REQUIRED WORK ▸
1 > In the discussion thread below, what does miles992 say makes the Signal client vulnerable to Chrome 1-days?
2 > Transcribe the portion of the discussion thread below that begins with the words "sycam0r-e commented 7" and ends with "of this project.".

Open kwpxxx opened 8 months ago

kwpxxx commented 8 months ago

Is there an existing request for this?

Feature description

Signal's default desktop client is extremely weak. You can put the database in an encrypted container for security but besides that there's still some room for improvement

sycam0r-e commented 7 months ago

besides that there's still some room for improvement

Namely?

LoveIsGrief commented 7 months ago

I don't know how many contributors molly-im has, but this seems like a big ask - even if some cross-platform framework were used to write Molly. Dealing with the particularities of mobile and desktop in one code-base would probably not be much fun.

There have been discussions on the signal community forum for years now due to the use of electron, but nobody, in all that time has taken the task upon themselves to write a separate desktop client and stuck with it.

As an outsider, this feature request looks very out of scope of this project.

miles992 commented 6 months ago

The biggest issue of the signal client (as well as other messenger clients) is the use of electron, it makes them horribly vulnerable to chrome 1-days. Using electron for apps with security focuis is sort of a bad choice.

LoveIsGrief commented 6 months ago

Nothing is invulnerable to X-days. No software is perfect as it is conceived by a flawed being. In any case, I don't believe that arguing the faults of signal's desktop client are not of a concern to this project as it's

  1. not a the signal desktop client project
  2. an android project

If you are unhappy with Signal's desktop client tell Signal that (create an issue or voice your opinion on the forum in the existing thread), make your own, or pay somebody to make a different one.

INFORMATION PROVIDED ▸
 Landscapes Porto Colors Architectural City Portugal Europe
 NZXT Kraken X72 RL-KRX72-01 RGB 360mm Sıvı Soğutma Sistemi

SOLUTION LIST ▸
1 > The use of Electron.

2 >
sycam0r-e commented 7 months ago

besides that there's still some room for improvement

Namely?

LoveIsGrief commented 7 months ago

I don't know how many contributors molly-im has, but this seems like a big ask - even if some cross-platform framework were used to write Molly. Dealing with the particularities of mobile and desktop in one code-base would probably not be much fun.

There have been discussions on the signal community forum for years now due to the use of electron, but nobody, in all that time has taken the task upon themselves to write a separate desktop client and stuck with it.

As an outsider, this feature request looks very out of scope of this project.